# Spatial relationship records

"""

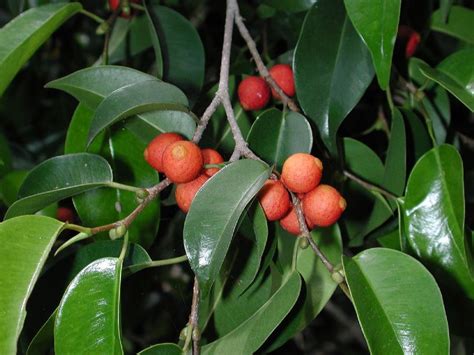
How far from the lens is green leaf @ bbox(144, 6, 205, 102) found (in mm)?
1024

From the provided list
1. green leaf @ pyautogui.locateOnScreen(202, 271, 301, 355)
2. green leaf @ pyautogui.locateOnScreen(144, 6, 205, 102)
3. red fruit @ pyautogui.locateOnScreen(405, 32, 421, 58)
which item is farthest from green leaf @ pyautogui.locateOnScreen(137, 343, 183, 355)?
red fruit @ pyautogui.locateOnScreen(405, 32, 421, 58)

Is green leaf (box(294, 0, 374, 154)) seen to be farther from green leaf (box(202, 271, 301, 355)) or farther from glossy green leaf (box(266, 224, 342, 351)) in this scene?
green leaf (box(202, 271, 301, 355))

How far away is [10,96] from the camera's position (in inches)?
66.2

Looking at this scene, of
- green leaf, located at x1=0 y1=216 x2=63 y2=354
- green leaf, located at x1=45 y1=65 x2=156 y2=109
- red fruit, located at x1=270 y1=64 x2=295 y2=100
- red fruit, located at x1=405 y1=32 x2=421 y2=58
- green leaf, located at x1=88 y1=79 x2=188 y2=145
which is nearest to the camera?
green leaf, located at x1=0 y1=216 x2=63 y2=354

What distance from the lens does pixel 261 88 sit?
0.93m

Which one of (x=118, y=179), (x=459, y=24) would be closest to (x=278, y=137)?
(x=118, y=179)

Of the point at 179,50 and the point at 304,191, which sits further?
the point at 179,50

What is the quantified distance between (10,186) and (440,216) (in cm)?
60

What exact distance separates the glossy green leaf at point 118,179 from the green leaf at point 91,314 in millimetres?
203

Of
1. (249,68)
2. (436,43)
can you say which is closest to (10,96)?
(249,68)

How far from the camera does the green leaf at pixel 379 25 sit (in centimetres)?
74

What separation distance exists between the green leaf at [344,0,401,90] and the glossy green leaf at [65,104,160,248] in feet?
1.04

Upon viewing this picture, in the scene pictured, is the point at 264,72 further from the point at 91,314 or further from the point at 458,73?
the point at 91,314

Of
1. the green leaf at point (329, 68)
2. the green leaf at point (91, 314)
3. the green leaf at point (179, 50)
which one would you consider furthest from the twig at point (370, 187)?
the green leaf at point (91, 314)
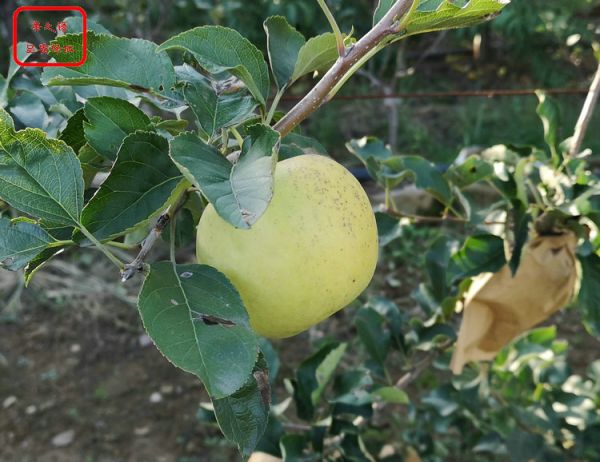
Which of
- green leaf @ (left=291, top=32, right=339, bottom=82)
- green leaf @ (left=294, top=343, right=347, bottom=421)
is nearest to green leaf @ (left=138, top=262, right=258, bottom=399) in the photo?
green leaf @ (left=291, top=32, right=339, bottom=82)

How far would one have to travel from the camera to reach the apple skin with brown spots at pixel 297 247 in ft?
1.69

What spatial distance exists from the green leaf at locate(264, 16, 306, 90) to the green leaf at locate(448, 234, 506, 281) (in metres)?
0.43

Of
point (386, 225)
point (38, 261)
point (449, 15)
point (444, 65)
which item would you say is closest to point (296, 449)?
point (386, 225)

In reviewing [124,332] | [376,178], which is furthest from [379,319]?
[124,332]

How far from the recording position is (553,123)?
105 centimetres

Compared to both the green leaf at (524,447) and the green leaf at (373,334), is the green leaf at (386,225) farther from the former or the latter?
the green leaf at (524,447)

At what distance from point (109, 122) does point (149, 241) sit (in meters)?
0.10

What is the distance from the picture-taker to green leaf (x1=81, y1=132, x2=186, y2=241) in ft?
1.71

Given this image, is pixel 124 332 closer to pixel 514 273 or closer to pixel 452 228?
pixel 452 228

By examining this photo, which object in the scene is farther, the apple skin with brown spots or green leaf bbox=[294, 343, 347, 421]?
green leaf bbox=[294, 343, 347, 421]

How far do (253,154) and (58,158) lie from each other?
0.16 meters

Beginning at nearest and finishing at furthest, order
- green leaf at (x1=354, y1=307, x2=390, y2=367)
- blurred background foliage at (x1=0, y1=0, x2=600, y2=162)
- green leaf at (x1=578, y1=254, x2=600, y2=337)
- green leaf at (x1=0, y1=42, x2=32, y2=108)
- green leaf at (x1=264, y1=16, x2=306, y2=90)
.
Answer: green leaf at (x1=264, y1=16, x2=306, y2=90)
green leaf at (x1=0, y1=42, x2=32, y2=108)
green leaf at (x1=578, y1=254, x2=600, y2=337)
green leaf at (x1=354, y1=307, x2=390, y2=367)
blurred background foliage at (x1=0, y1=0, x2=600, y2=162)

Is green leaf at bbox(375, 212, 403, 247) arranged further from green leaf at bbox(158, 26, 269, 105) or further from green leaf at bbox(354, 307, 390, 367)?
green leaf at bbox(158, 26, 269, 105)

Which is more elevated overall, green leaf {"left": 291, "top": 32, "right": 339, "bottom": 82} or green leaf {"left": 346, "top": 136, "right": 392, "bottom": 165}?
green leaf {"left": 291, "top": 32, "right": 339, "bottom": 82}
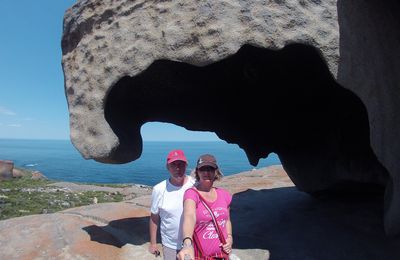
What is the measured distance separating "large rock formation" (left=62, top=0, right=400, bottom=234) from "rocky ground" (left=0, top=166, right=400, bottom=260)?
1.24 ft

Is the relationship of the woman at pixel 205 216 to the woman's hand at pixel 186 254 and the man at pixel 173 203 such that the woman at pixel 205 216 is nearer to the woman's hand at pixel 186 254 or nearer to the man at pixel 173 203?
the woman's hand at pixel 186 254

"""

# DIRECTIVE
Please swap "rocky ground" for "stony ground" throughout the records above and keep every other word the same. Leave the pictures out of your answer.

# THE COMPLETED TASK
How far from the lens is green leaf @ bbox(144, 6, 205, 102) found (in mm)?
1024

From the provided list
1. green leaf @ pyautogui.locateOnScreen(202, 271, 301, 355)
2. green leaf @ pyautogui.locateOnScreen(144, 6, 205, 102)
3. red fruit @ pyautogui.locateOnScreen(405, 32, 421, 58)
which item is farthest from green leaf @ pyautogui.locateOnScreen(137, 343, 183, 355)?
red fruit @ pyautogui.locateOnScreen(405, 32, 421, 58)

Is green leaf (box(294, 0, 374, 154)) seen to be farther from green leaf (box(202, 271, 301, 355)) or farther from glossy green leaf (box(266, 224, 342, 351)) in this scene?
green leaf (box(202, 271, 301, 355))

How far away is [10,96] from the camera's position (in inches)?
66.2

Looking at this scene, of
- green leaf, located at x1=0 y1=216 x2=63 y2=354
- green leaf, located at x1=45 y1=65 x2=156 y2=109
- red fruit, located at x1=270 y1=64 x2=295 y2=100
- red fruit, located at x1=405 y1=32 x2=421 y2=58
- green leaf, located at x1=88 y1=79 x2=188 y2=145
which is nearest to the camera?
green leaf, located at x1=0 y1=216 x2=63 y2=354

What distance from the lens does pixel 261 88 sit?
0.93m

Which one of (x=118, y=179), (x=459, y=24) would be closest to (x=278, y=137)?
(x=118, y=179)

Of the point at 179,50 and the point at 304,191, which sits further?
the point at 179,50

What is the quantified distance between (10,186) and (440,216) (in cm)?
60

What exact distance separates the glossy green leaf at point 118,179 from the green leaf at point 91,314 in millimetres?
203

Of
1. (249,68)
2. (436,43)
can you say which is closest to (10,96)?
(249,68)

How far from the camera does the green leaf at pixel 379 25 sit (in centimetres)?
74

What separation distance exists between the green leaf at [344,0,401,90] and the glossy green leaf at [65,104,160,248] in feet?
1.04

Upon viewing this picture, in the scene pictured, is the point at 264,72 further from the point at 91,314 or further from the point at 458,73?
the point at 91,314

Of
1. the green leaf at point (329, 68)
2. the green leaf at point (91, 314)
3. the green leaf at point (179, 50)
which one would you consider furthest from the twig at point (370, 187)?
the green leaf at point (91, 314)
Which of
- green leaf @ (left=291, top=32, right=339, bottom=82)
- green leaf @ (left=294, top=343, right=347, bottom=421)
is nearest to green leaf @ (left=138, top=262, right=258, bottom=399) in the photo?
green leaf @ (left=291, top=32, right=339, bottom=82)

How far would one have to travel from the camera to reach the apple skin with brown spots at pixel 297 247 in ft?
1.69

What spatial distance exists from the green leaf at locate(264, 16, 306, 90) to the green leaf at locate(448, 234, 506, 281) (in metres)?
0.43

Of
point (386, 225)
point (38, 261)
point (449, 15)
point (444, 65)
which item would you say is closest to point (296, 449)?
point (386, 225)

In reviewing [124,332] | [376,178], which is furthest from [379,319]?
[124,332]

How far from the recording position is (553,123)?
105 centimetres

Compared to both the green leaf at (524,447) and the green leaf at (373,334), is the green leaf at (386,225) farther from the former or the latter?
the green leaf at (524,447)

At what distance from point (109, 122) does point (149, 241) sit (in meters)?
0.10

What is the distance from the picture-taker to green leaf (x1=81, y1=132, x2=186, y2=241) in ft?
1.71

Given this image, is pixel 124 332 closer to pixel 514 273 or closer to pixel 452 228?
pixel 452 228

By examining this photo, which object in the scene is farther, the apple skin with brown spots or green leaf bbox=[294, 343, 347, 421]?
green leaf bbox=[294, 343, 347, 421]

How far do (253,154) and (58,158) lie from each other?
0.16 meters

Beginning at nearest and finishing at furthest, order
- green leaf at (x1=354, y1=307, x2=390, y2=367)
- blurred background foliage at (x1=0, y1=0, x2=600, y2=162)
- green leaf at (x1=578, y1=254, x2=600, y2=337)
- green leaf at (x1=0, y1=42, x2=32, y2=108)
- green leaf at (x1=264, y1=16, x2=306, y2=90)
.
Answer: green leaf at (x1=264, y1=16, x2=306, y2=90)
green leaf at (x1=0, y1=42, x2=32, y2=108)
green leaf at (x1=578, y1=254, x2=600, y2=337)
green leaf at (x1=354, y1=307, x2=390, y2=367)
blurred background foliage at (x1=0, y1=0, x2=600, y2=162)

Is green leaf at bbox(375, 212, 403, 247) arranged further from green leaf at bbox(158, 26, 269, 105) or further from green leaf at bbox(354, 307, 390, 367)?
green leaf at bbox(158, 26, 269, 105)

Which is more elevated overall, green leaf {"left": 291, "top": 32, "right": 339, "bottom": 82} or green leaf {"left": 346, "top": 136, "right": 392, "bottom": 165}?
green leaf {"left": 291, "top": 32, "right": 339, "bottom": 82}
What is the measured distance separating "large rock formation" (left=62, top=0, right=400, bottom=234) from "stony ground" (left=0, top=166, right=400, bottom=260)?
1.24 ft

Is the relationship of the woman at pixel 205 216 to the woman's hand at pixel 186 254 and the man at pixel 173 203 such that the woman at pixel 205 216 is nearer to the woman's hand at pixel 186 254 or nearer to the man at pixel 173 203?
the woman's hand at pixel 186 254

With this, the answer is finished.